Álamo blanco (Populus alba)

Este impresionante Álamo blanco vive al otro lado de la mota entre el deslinde y el molino de Osera, a escasos metros del Ebro.

Tiene una altura de 16 metros y un perímetro de tronco de más de 3 metros a 1,3 metros del suelo. Su diámetro de copa es espectacular y roza los 20 metros.

Su tronco es muy espectacular con enormes ramas maestras de bastante vuelo horizontal y cuellos de rama engrosados y reforzados para soportar grandes fuerzas. Además crece en solitario por lo que no obtiene protección de otros árboles contra los fuertes vientos.

Su fase vital es entre joven y maduro, con crecimiento en altura pero muchas ramas péndulas en el interior y extremos de la copa. Presenta heridas y ramas secas que trabaja en reparar con gran vigor.

Su mayor problema es un excesivo rebrote de raíz en gran parte de su perímetro de copa. La causa podría ser una roturación hace algunos años que seccionó muchas raíces.

Algunos pies con palanca se tumban al no tener raíz pivotante y girar la raíz superficial que las conecta con el árbol original.
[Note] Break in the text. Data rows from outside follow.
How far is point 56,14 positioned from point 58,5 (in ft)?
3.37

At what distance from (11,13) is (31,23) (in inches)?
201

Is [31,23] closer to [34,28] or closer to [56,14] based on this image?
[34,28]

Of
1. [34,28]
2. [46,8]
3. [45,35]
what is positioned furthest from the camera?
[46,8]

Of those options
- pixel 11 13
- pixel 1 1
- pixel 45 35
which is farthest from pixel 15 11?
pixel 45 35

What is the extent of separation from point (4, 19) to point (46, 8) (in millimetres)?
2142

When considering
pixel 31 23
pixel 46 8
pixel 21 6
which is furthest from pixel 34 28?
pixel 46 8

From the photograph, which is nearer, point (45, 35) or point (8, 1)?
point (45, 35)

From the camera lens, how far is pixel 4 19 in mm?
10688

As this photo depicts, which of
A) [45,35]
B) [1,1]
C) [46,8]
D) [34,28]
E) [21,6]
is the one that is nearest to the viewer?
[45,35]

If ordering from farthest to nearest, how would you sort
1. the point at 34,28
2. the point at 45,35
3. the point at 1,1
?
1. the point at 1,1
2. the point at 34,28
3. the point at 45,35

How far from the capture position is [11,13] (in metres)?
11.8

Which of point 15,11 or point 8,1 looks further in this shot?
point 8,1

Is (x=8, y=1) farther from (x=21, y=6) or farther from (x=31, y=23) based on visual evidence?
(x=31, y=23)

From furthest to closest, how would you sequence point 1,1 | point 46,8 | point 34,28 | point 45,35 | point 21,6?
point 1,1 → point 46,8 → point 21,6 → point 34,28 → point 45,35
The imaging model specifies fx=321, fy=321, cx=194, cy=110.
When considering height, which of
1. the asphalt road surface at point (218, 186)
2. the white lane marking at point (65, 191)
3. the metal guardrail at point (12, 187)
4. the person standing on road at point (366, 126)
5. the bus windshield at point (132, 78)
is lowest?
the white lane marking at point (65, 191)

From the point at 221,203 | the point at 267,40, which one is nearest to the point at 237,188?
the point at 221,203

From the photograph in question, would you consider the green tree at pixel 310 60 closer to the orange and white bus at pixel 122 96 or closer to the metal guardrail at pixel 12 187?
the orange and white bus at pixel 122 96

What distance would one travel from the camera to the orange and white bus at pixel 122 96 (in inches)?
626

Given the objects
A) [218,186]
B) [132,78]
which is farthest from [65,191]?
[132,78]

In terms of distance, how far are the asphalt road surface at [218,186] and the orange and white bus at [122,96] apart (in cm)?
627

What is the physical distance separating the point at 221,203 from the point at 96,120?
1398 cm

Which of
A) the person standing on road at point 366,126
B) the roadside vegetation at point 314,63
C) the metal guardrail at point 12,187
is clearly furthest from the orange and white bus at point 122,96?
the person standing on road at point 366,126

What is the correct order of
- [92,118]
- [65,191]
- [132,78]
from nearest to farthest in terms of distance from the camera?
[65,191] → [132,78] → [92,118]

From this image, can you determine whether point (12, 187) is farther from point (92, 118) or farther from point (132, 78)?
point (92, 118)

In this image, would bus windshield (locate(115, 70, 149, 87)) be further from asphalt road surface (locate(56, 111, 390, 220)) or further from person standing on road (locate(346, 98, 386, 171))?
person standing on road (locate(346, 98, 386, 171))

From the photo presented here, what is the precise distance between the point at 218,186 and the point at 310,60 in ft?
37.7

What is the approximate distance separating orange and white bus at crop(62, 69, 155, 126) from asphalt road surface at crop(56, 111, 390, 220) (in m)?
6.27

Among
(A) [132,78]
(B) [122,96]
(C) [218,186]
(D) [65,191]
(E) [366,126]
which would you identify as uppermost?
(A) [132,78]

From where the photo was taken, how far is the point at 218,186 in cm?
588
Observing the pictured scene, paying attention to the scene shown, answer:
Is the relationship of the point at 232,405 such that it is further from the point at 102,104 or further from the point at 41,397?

Muchos otros pies están secando por falta de luz pero algunos se desarrollan bien y alcanzan los 8 metros de altura, empezando a competir por la luz con las ramas bajas del pie original, que pronto podría ser un árbol maduro de menor vigor.

Hay también un cierto volumen de ramas secas en la parte alta de la copa, que podrían indicar un episodio regresivo hace algunos años, que coincidiría con la roturación y daños al sistema radicular.

Habrá que esperar a ver cómo evoluciona este multitudinario árbol, ya que geneticamente se puede considerar un único ejemplar aunque con muchos pies.

Es probable que estos pies ya estén trabajando en producir alimento para todo el conjunto pero durante el tiempo inicial de formación supusieron una carga extra para el Álamo.